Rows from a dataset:
______
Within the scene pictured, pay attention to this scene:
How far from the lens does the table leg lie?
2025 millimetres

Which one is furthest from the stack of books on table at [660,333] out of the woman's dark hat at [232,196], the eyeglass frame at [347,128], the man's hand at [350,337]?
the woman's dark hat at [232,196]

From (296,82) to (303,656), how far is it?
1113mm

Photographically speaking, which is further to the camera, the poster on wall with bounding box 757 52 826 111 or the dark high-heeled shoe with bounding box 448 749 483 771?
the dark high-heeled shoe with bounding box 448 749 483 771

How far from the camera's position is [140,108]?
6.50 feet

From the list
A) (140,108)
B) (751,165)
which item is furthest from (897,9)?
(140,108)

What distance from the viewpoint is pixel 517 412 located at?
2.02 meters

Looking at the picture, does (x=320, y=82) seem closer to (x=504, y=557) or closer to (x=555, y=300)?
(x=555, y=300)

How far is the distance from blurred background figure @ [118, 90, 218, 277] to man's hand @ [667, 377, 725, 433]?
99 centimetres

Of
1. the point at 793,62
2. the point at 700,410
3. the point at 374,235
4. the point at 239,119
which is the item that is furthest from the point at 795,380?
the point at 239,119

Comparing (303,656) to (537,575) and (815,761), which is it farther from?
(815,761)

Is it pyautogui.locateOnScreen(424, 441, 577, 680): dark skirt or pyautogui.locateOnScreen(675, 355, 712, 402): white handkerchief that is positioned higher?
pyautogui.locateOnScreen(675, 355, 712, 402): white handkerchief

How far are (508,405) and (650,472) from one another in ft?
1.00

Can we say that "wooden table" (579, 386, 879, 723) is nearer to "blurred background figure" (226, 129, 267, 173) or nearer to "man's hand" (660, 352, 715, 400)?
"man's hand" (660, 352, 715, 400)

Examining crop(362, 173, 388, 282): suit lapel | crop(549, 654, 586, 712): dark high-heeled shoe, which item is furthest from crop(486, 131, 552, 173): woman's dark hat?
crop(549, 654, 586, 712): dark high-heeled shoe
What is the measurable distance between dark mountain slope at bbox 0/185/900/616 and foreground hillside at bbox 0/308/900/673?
______
— TASK DESCRIPTION —
Rewrite the entire listing so that each occurrence of "wooden table" is renamed to "timber table", with all other text left unchanged.

— WRITTEN ANSWER —
Within the scene pictured, pay attention to this scene:
How far from the lens does the table leg lie?
2025 millimetres

Which one is furthest from the stack of books on table at [660,333] out of the woman's dark hat at [232,196], the eyeglass frame at [347,128], the man's hand at [350,337]?
the woman's dark hat at [232,196]

From (296,82) to (303,656), how far is it?
1113mm

Photographically speaking, which is further to the camera, the poster on wall with bounding box 757 52 826 111 or the dark high-heeled shoe with bounding box 448 749 483 771?
the dark high-heeled shoe with bounding box 448 749 483 771

How far from the camera's position is [140,108]?
6.50 feet

From the list
A) (140,108)
B) (751,165)
which item is furthest from (897,9)?
(140,108)

What distance from the viewpoint is pixel 517 412 located at?
2.02 meters

Looking at the picture, does (x=320, y=82) seem closer to (x=504, y=557) or closer to (x=555, y=300)?
(x=555, y=300)

How far is the distance from blurred background figure @ [118, 90, 218, 277] to man's hand @ [667, 377, 725, 433]?
99 centimetres

Of
1. the point at 793,62
2. the point at 700,410
3. the point at 374,235
4. the point at 239,119
which is the item that is furthest from the point at 795,380?
the point at 239,119

Comparing (303,656) to (537,575) and (815,761), which is it farther from?
(815,761)

Is it pyautogui.locateOnScreen(424, 441, 577, 680): dark skirt or pyautogui.locateOnScreen(675, 355, 712, 402): white handkerchief that is positioned higher?
pyautogui.locateOnScreen(675, 355, 712, 402): white handkerchief

How far are (508,405) and (650,472) from one another in ft?
1.00

Can we say that "timber table" (579, 386, 879, 723) is nearer to "blurred background figure" (226, 129, 267, 173) or nearer to "man's hand" (660, 352, 715, 400)?
"man's hand" (660, 352, 715, 400)

Examining crop(362, 173, 388, 282): suit lapel | crop(549, 654, 586, 712): dark high-heeled shoe, which item is furthest from crop(486, 131, 552, 173): woman's dark hat?
crop(549, 654, 586, 712): dark high-heeled shoe
What is the measurable distance between dark mountain slope at bbox 0/185/900/616 and foreground hillside at bbox 0/308/900/673?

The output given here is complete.